In the wave of interest spawned by the mapping of the human genome, the public and Wall Street have focused on efforts to use single nucleotide polymorphisms to identify target genes associated with disease or drug response.

However, it's not yet clear how often knowledge of an individual SNP will have utility in the clinic or in drug development. Indeed, a paper published recently by Genaissance Pharmaceuticals Inc. demonstrated in asthma, at least, that the association of individual SNPs to form a complete haplotype - the combination of SNPs that co-exist on a single chromosome - may be more relevant in predicting drug response.

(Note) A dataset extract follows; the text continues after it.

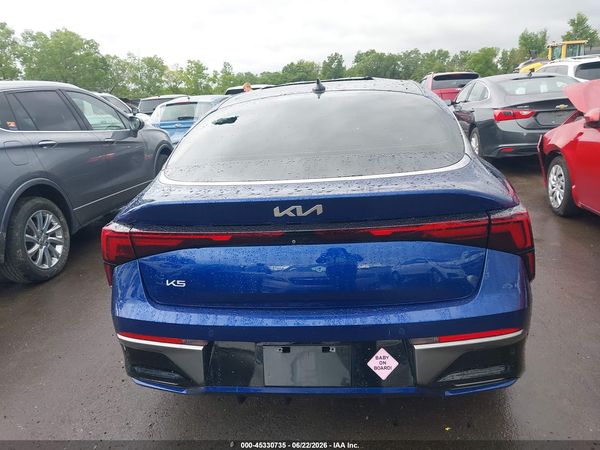 2025 KIA K5 EX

GNSC thus maintains that haplotype analysis is critical to the medical utility of SNPs. But others question the importance of haplotypes. And the debate is likely to go on for some time, as different companies are taking different directions.

As is often the case, however, the answer is unlikely to turn out to be black and white. Rather, SNPs alone may prove to be sufficient for some diseases and for some of the individual variability in drug efficacy or metabolism. In other cases haplotyping will be necessary to fully elucidate the contribution of individual SNPs to a condition.

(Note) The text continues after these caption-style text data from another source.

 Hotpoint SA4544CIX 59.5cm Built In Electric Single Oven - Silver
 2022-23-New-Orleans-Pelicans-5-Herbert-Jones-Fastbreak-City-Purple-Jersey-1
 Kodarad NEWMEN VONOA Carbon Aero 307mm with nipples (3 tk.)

In any case, initial genotyping of SNPs is needed to provide the data from which any haplotypes are derived. "The haplotype is the manner in which individual SNPs are organized along a given stretch of DNA - that can be one gene or multiple genes over a very long space," noted Dennis Grant, senior director of pharmacogenetics at Orchid BioSciences Inc. (ORCH, Princeton, N.J.).

The albuterol example

GNSC's work in asthma showed a link between haplotypes of the gene encoding the beta-2 adrenergic receptor and patient response to the asthma drug albuterol, which targets the receptor. The report, published in the Proceedings of the National Academy of Sciences, showed no link between individual SNPs and drug response (see "Predicting Response", A5).